TO DO:
**a.** According to the ITER magnet article, from which facility did the first central solenoid module depart?
**b.** Copy the ITER magnet article from "The first of" to "in Latin) statement.".

READING PASSAGE:
┌──

Module 1 of world’s largest superconducting magnet being shipped to ITER


The first of six superconducting magnet modules for the International Thermonuclear Experimental Reactor (ITER) central solenoid left the General Atomics facility in the US earlier this month for the ITER site in France, according to an ITER (also signifies “The Way” in Latin) statement.

The central solenoid is at the heart of the ITER “tokamak” (derived from the Russian words for toroidal magnetic confinement). The tokamak, which will produce thermonuclear fusion power, relies on the magnet to propel and shape its plasma stream. It initiates plasma current, as well as drives and shapes the plasma during operation.

The machine assembly of the ITER, or the world’s largest nuclear fusion project, started in Cadarache, France, in July last year. The ITER machine is being assembled to replicate the fusion power of the sun, to enable generation of clean unlimited energy, and the first ultra-hot plasma is expected to be generated in late 2025. The world’s largest science project is intended to demonstrate that fusion power can be generated on a commercial scale.

└──

SOURCE MATERIAL:
┌──

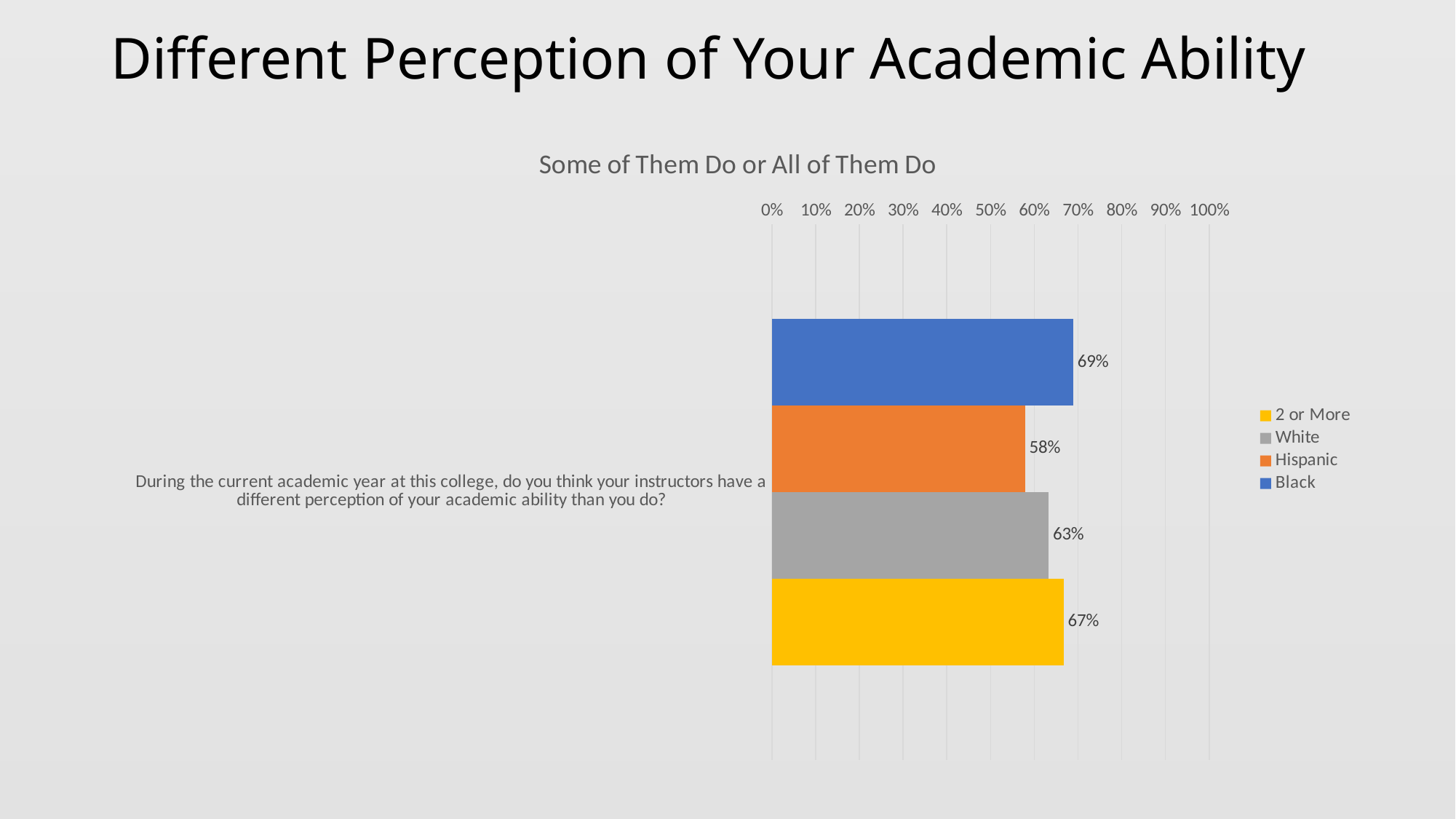
What is the value for Hispanic? 58% What is the value for 2 or More? 67% What is the difference between the values for Black and Hispanic? 11% What is the difference between the values for 2 or More and White? 4% What is the value for White? 63% What is the value for Black? 69% What kind of chart is shown? Bar chart Which group has the highest value? Black What is the title of the chart? Some of Them Do or All of Them Do How many series does the legend list? 4 Which group has the lowest value? Hispanic Which is larger, the value for White or the value for Hispanic? White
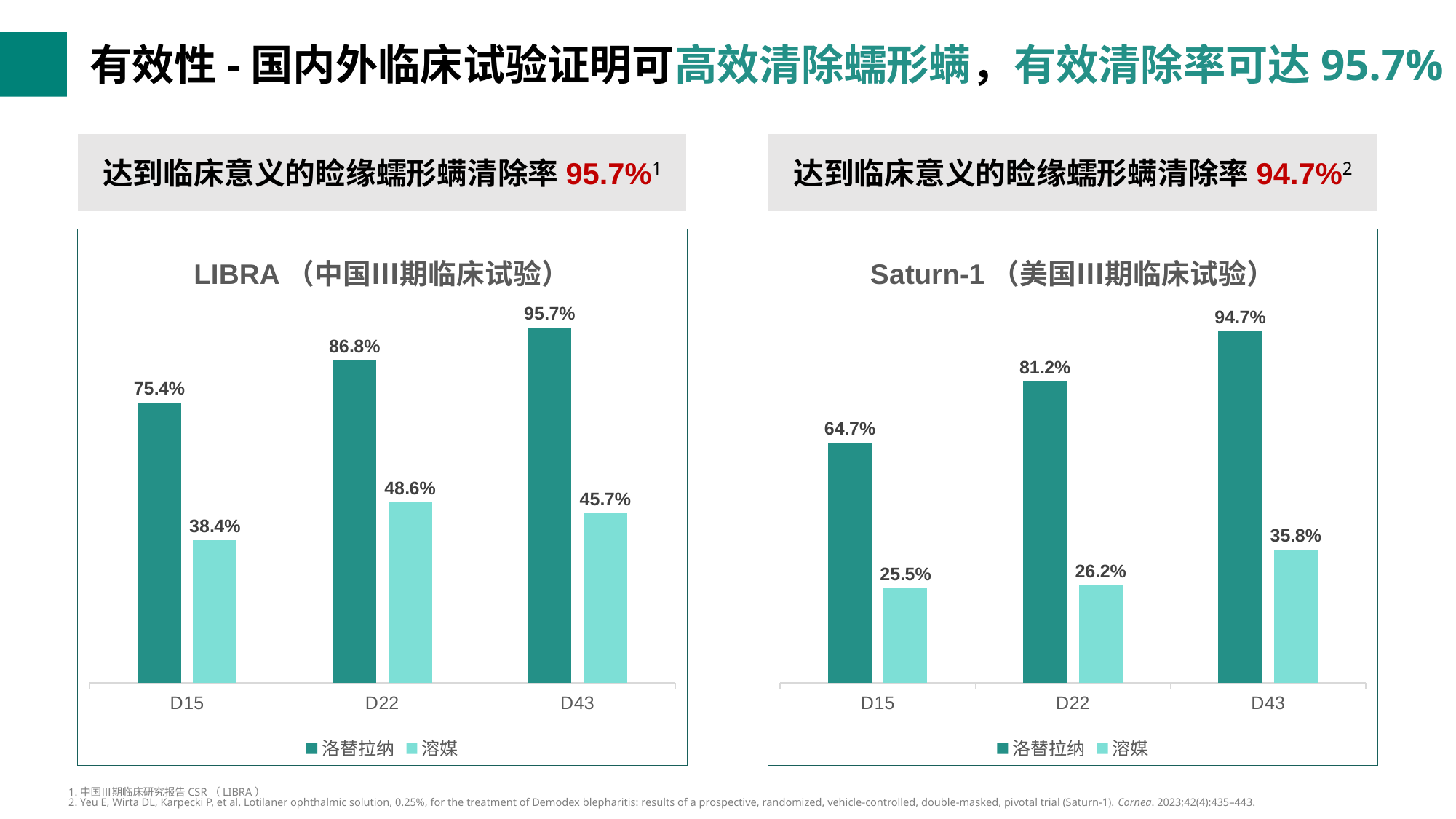
In the LIBRA (中国III期临床试验) chart, what is the value for 洛替拉纳 at D43? 95.7% In the Saturn-1 (美国III期临床试验) chart, what is the difference between 洛替拉纳 and 溶媒 at D43? 58.9% In the LIBRA (中国III期临床试验) chart, at which time point is the 溶媒 value lowest? D15 How many time points are shown on the x axis of the Saturn-1 (美国III期临床试验) chart? 3 In the LIBRA (中国III期临床试验) chart, what is the difference between the 洛替拉纳 values at D43 and D15? 20.3% What type of chart is the Saturn-1 (美国III期临床试验) chart? Bar chart In the LIBRA (中国III期临床试验) chart, which is larger for 溶媒: the value at D22 or at D43? D22 How many series does the legend of the LIBRA (中国III期临床试验) chart list? 2 In the Saturn-1 (美国III期临床试验) chart, do the 洛替拉纳 values rise or fall from D15 to D43? Rise In the Saturn-1 (美国III期临床试验) chart, at which time point is the 洛替拉纳 value highest? D43 In the Saturn-1 (美国III期临床试验) chart, what is the value for 溶媒 at D15? 25.5% In the LIBRA (中国III期临床试验) chart, what is the value for 溶媒 at D22? 48.6%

└──

RESPONSES BY ITEM NUMBER:
**a.** The General Atomics facility in the US.

**b.**
The first of six superconducting magnet modules for the International Thermonuclear Experimental Reactor (ITER) central solenoid left the General Atomics facility in the US earlier this month for the ITER site in France, according to an ITER (also signifies “The Way” in Latin) statement.